Friday, Jan 27th, 2017 (7:50 am) - Score 1,579

BT has today published their latest quarterly results (Q4 2016 calendar), which saw their retail broadband base grow by +83k to total 9,276,000 subscribers (up from +76k added in Q3) and Openreach report that 7,177,000 now take an FTTC/P based “fibre broadband” service via their UK network.

Generally the highlights for BT during the past few months have been the start (roll-out) of their huge new 300Mbps G.fast broadband pilot (here) and of course Ofcom’s announcement that it had been unable to reach a voluntary agreement over the future of Openreach (here).
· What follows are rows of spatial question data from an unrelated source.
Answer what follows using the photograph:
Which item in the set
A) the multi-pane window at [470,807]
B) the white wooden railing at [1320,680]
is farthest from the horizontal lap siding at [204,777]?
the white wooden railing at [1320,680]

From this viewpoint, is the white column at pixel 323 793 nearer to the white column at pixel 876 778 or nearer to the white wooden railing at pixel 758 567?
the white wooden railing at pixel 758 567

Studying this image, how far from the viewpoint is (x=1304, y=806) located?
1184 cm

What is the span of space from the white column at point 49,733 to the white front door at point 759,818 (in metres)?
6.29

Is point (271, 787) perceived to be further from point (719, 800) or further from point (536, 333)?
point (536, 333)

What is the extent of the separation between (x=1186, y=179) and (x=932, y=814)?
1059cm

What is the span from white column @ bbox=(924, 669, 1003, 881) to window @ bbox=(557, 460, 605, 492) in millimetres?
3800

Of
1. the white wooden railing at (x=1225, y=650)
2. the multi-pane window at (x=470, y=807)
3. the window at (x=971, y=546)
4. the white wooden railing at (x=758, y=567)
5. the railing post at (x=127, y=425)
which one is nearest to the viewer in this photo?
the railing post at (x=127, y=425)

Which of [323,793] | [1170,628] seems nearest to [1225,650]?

Instead Ofcom said it would force BT to adopt “legal separation” of their network access division, which they hope will improve competition and fairness in the market.

Lest we forget that BT’s consumer ISP division has also been busy deploying the IPv6 Internet addressing standard (here), which is now live across their network. However not all of their users have IPv6 enabled broadband routers and existing subscribers with the older HomeHub 4 / 5 routers should be updated over the next few weeks/months. The other recent change of note has been BT’s earlier than expected broadband price hike (here).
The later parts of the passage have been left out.